Karl Weiler
Ingenieur, Erbauer von Eisenbahnstrecken
* 5. Mai 1830 in Hofheim am Taunus
+ 7. September 1914 in Wiesbaden
Seine Eltern waren Philipp Joseph Weiler (1791-1867) und Elisabeth Klomann (1800-1855), die in Hofheim am Taunus ein gut gehendes Kolonialwarengeschäft betrieben.
Ausbildung
In Hofheim besuchte er bis Ostern 1843 die Volksschule, wechselte in die Realschule nach Mainz. Zu Ostern 1846 hatte er diese Schule absolviert und setzte seine Ausbildung in der „höheren Gewerbeschule“ in Darmstadt fort.
Karl Weiler beschrieb die Phase seiner Ausbildung selbst:
„Nach einem Examen kam ich in die zweite Klasse der Vorschule. Nach zwei Jahren hatte ich diese Vorschule erledigt. In die dritte Klasse derselben wurden auch höhere und niedere Geodäsie gelehrt, Statik und Mechanik waren nur elementar. Nach Ostern 1848 ging ich in den Baukurs über. Dieser wurde von einem Architekten geleitet, der Vorträge über Baumaterialienkunde und Kunstgeschichte hielt und die Arbeiten über Holz- und Steinverbindungen lehrte. Es wurden vorzugsweise Holzverbände (Dachstühle) gezeichnet. Unterricht im Modellieren in Ton und in Holz hatte in diesem Kursus auch einen Platz.
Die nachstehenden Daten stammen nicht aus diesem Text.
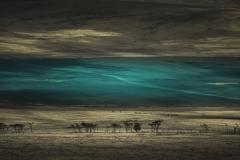 Eloi Ficat CONFINS Turquoise IX Photography - 1408983
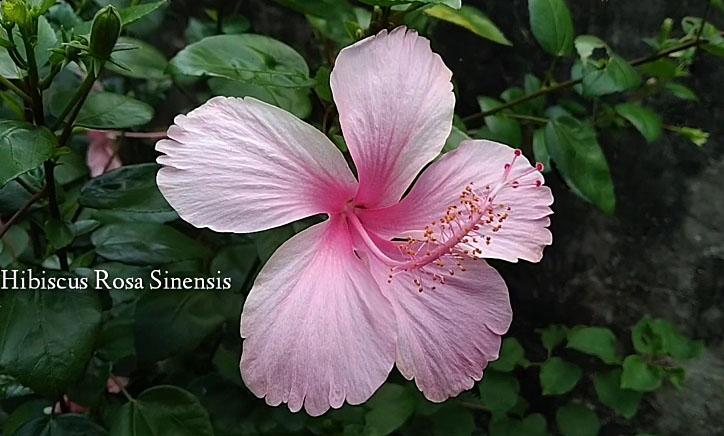 Chekered hibiscus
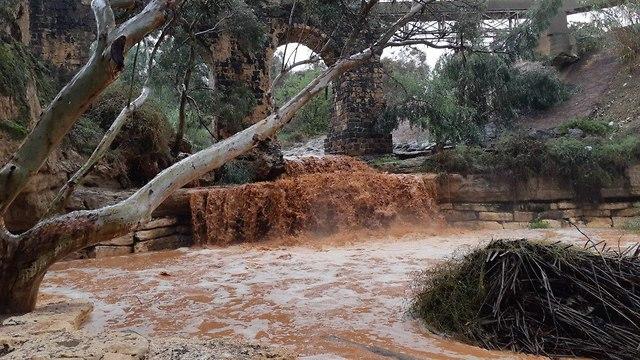 חל חרוד באזור ניר דוד (צילום: זהר גלר, דוברות התנועה הקיבוצית)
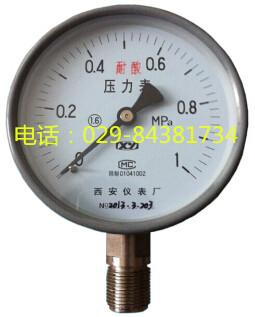 西安仪表厂YTS-100耐酸压力表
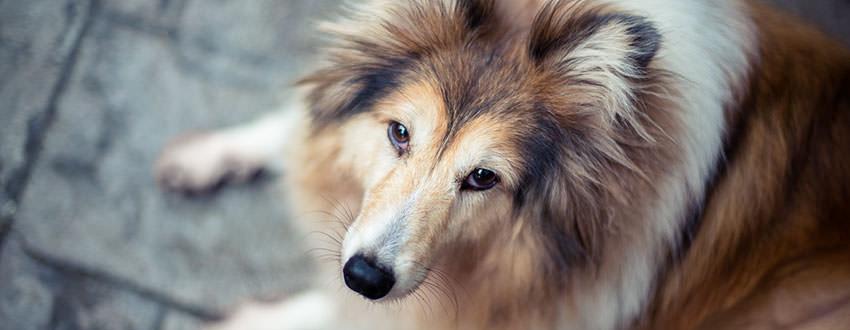Chase, Shetland Sheepdog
Da eine weitere Ausbildung im Bau-Ingenieurfach hier nicht möglich war, so bezog ich zu Ostern 1850 die polytechnische Schule zu Karlsruhe, deren Studienjahr mit dem Oktober beginnt. Da ich zu Ostern ankam, so kam ich mitten in das Semester und da man die Darmstädter Schule nicht gleichwertig erachtete, so hatte ich mich einer Prüfung zu unterziehen, infolge der meine Aufnahme in den unteren Ingenieurkurs erfolgte. Die Wintervorträge hatte ich nach den Kollegienheften der Mitstudierenden nach zu arbeiten. Das Studium des Bau- und Ingenieurfachs in Karlsruhe war zweieinhalbjährig. Wenn ich daran zurückdenke, so staune ich über die primitiven Zustände in denen das Fach sich damals noch befand. Von theoretischer Begründung der Konstruktionen keine Spur. Man kopierte (pauste) die Plane ausgeführter Werke, um sich eine Sammlung anzulegen. Zwei Professoren leiteten den Ingenieurkurs, beide keine Leuchten der Wissenschaft. Eine rühmliche Ausnahme an der Schule bildete der Maschinenbau unter der Leitung des Professor Redtenbacher. So endete ich mit meinem Studium zu Ostern 1852 und ging zunächst nach Hofheim. Ich meldete mich nun zur Ablegung der nassauischen Staatsprüfung im Bau- und Ingenieurfach und bekam Einberufung dazu zum Januar 1853.“
Unterdessen hatte sich ergeben, dass eine englische Gesellschaft die Konzession zum Bau einer Eisenbahn von Wiesbaden, genauer gesagt von der Kurve bei Biebrich bis zur nassauisch-preußischen Grenze bei Niederlahnstein erhielt. Da das Herzogtum Nassau nur Ingenieure zum Bau und der Unterhaltung von Landstraßen und den Uferschutzbau an Lahn und Rhein bedurfte und deren Stellung aus der Sicht von Karl Weiler nur gering eingeschätzt wurde, so ging sein Bestreben dahin, bei der englischen Gesellschaft anzukommen. Das gelang ihm auch, er unterstützte zuerst den Geometer der Bahn bei seiner Arbeit in der Gemarkung Winkel (Rheingau). Es war für ihn eine angenehme und nützliche Beschäftigung, denn er machte sich dabei mit dem Umgang der geodätischen Instrumente gut bekannt.
Berufsleben und Familie
Nun ging es darum, sich zu entscheiden: Nassauisches Staatsexamen oder eine Anstellung bei der Bahngesellschaft. Er zog seine Meldung zum Examen zurück und kam in Stellung beim Büro des Chef-Ingenieurs der Gesellschaft Charles Vignoles, der hier durch seinen Sohn Hutton vertreten war. Die englische Gesellschaft war bemüht, die Konzession zum Weiterbau der Bahn nach Köln von Preußen zu erhalten, was ihr nach jahrelangem Bemühen aber nicht gelang. Die Folge war, dass die Aktionäre kein Geld zum Bau einer Sackbahn zwischen Wiesbaden und Niederlahnstein mehr hatten, der Bau der begonnenen Strecke zwischen Wiesbaden und Rüdesheim ins Stocken geriet, manchmal ganz aufhörte und sich bis ins Jahr 1856 hinzog. Eröffnet wurde die Strecke von Wiesbaden nach Rüdesheim mit einigen wenigen Personenwagen und zwei ausrangierten Tenderlokomotiven aus England.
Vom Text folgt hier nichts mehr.